◆ What to do
a - In the passage on cervical manipulation injuries, what share of cases gave no description of the specific type of manipulation?
b - The passage on cervical manipulation injuries gives examples of "other individuals" involved as practitioners. List them all.

◆ Provided passage
+ + + + + + +

When the type of practitioner (noted in the original studies included in this review) was determined using Terrett's55 modifications, the number of chiropractors involved in cases of MCS injury decreased slightly, and the numbers of cases attributed to physicians, physical therapists, and other individuals (ie, a barber, a kung-fu practitioner, and a masseur) increased (Fig. 2). In addition, the number of cases where the practitioner was later reported (by the original authors of the case report) to be unknown increased slightly (Fig. 2). The overall pattern of practitioners involved in MCS-related injuries, however, did not change with Terrett's55 adjustments.

The specific type of manipulation was not described in 46% (n=82) of the cases. When the type of manipulation was identified, manual procedures that involved rotational thrust had the largest representation (23%) (Fig. 3). I was unable to determine the type of manipulation in 24% (n=42) of the cases, primarily because the original articles were not published in the English language. Although the description of manipulation could have been in the original non-English article, it was missing from the secondary source interpretation of the case or from the English-language abstract. I, therefore, classified the type of manipulation in these cases as “not translated”(Fig. 3).

Figure 3.

The type of manipulation of the cervical spine attributed to injury. “Not Reported”means that the information was not included in the case report. “Not Translated”means that the description of manipulation could have been in an original non-English language article, but was missing from the secondary source interpretation of the article or from the English-language abstract.

Cervical manipulation was not a new treatment for nearly half of the patients. Forty-one percent (n=73) of the patients had at least one other manipulation prior to the incident, and only 10% of the patients were identified as experiencing their first manipulation. The history of previous MCS was not reported for 24% (n=43) of the cases, and data regarding previous manipulations could not be extracted from 24% (n=43) of the cases.

+ + + + + + +

◆ Data for analysis
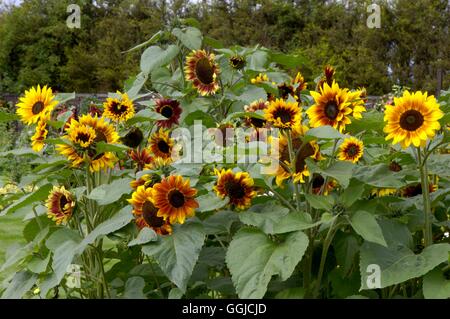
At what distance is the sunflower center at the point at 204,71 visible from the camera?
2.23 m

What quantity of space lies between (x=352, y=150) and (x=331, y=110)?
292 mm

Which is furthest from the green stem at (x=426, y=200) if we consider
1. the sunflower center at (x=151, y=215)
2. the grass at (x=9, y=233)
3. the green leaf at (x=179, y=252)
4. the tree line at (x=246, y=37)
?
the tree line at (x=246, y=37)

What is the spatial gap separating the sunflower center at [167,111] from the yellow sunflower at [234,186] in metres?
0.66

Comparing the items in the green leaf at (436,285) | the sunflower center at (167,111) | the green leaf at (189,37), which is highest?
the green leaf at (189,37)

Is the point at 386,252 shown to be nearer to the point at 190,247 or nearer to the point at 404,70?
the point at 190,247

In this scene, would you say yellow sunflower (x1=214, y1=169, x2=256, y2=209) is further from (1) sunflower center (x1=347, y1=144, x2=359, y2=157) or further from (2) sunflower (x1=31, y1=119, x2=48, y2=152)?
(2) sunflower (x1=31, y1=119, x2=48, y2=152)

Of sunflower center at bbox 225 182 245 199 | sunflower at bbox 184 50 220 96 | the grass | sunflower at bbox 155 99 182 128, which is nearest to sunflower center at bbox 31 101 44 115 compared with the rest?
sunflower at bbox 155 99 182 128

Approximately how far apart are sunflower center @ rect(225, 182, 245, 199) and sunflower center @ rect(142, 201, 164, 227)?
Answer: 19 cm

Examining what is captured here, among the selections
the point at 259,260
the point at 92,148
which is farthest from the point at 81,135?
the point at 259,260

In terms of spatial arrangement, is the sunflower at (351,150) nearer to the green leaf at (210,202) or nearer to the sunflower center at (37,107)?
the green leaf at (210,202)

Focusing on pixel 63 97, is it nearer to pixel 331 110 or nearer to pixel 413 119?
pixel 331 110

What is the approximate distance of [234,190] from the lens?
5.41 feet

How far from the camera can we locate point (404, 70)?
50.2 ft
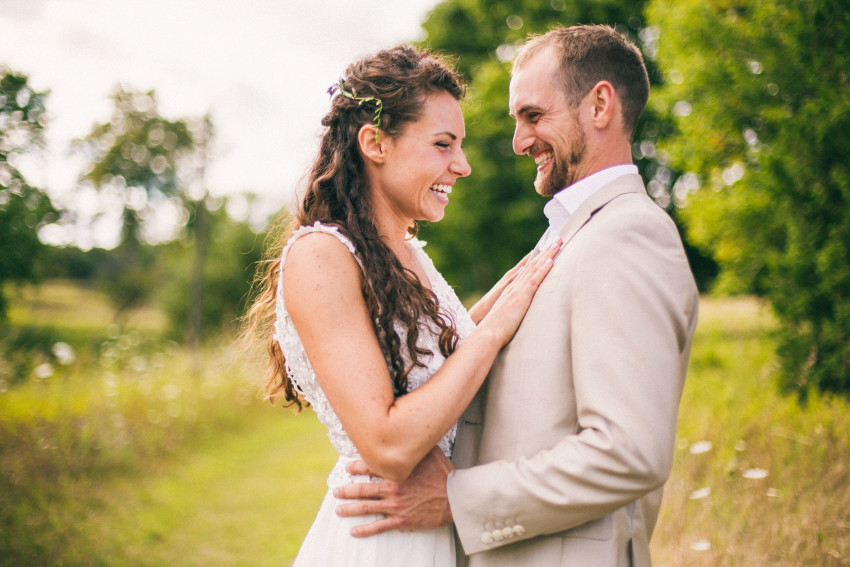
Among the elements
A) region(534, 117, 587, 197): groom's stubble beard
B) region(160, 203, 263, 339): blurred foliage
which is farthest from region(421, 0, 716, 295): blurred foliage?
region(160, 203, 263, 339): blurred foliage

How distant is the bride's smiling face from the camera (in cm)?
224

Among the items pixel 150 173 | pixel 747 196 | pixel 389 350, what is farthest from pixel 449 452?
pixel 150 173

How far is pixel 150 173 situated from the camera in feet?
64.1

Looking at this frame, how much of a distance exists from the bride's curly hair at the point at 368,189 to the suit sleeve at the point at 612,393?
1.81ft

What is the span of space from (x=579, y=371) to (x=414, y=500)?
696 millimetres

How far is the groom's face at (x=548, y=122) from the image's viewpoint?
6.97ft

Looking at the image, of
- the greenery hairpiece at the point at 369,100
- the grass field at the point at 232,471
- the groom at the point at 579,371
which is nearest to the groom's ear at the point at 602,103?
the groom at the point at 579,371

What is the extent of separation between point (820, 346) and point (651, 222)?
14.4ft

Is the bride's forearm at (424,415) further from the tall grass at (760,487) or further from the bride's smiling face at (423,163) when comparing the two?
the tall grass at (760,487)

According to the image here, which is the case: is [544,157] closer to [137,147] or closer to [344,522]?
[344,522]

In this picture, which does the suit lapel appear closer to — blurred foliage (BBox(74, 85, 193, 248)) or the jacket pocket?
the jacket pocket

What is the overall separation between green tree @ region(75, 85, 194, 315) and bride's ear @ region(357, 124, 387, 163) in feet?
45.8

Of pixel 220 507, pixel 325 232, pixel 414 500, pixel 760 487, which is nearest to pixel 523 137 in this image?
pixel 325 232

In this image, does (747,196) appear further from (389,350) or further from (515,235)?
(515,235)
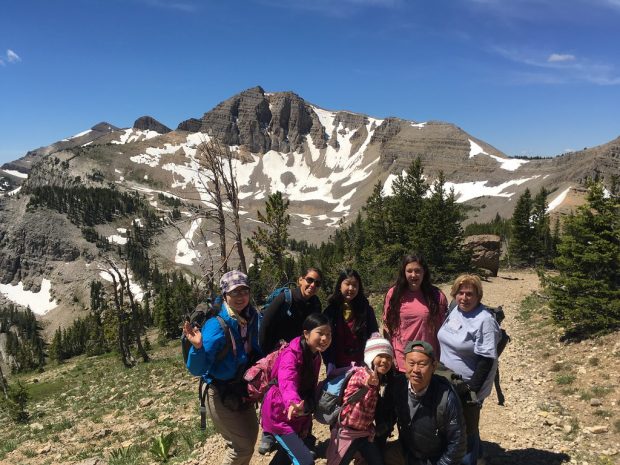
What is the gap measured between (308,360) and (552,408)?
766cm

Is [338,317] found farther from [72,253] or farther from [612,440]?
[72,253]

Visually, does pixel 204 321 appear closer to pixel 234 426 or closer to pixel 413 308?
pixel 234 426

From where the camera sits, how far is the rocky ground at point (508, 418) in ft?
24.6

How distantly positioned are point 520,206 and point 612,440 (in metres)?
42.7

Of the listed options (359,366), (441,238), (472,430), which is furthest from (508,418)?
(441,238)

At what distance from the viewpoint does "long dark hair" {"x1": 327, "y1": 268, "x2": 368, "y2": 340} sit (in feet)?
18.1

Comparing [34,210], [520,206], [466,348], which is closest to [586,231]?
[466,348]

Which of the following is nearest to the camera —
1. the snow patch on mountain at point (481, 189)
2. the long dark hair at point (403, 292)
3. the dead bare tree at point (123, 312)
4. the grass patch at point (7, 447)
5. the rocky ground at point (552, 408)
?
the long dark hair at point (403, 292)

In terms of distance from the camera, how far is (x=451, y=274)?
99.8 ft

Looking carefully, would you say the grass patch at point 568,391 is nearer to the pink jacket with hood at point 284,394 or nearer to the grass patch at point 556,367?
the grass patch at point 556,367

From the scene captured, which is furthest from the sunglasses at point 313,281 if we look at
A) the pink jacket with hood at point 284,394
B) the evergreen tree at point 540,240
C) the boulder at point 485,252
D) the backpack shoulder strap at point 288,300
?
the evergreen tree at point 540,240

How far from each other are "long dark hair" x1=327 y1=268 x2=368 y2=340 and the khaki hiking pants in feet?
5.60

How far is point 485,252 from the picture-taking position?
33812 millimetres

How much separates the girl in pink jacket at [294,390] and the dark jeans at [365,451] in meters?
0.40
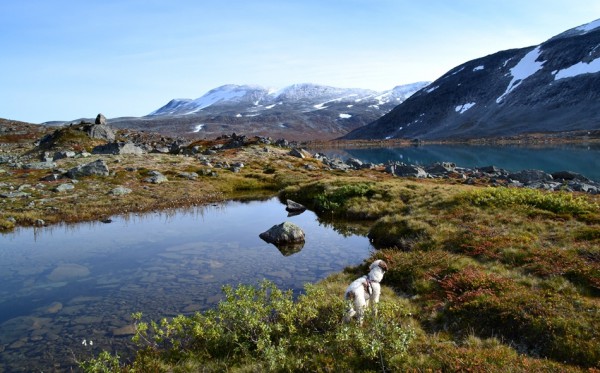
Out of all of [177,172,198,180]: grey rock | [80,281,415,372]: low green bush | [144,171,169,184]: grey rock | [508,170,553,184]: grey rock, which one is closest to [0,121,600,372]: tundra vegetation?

+ + + + + + +

◆ Answers for this exercise
a - 46% (n=82)

b -
- a barber
- a kung-fu practitioner
- a masseur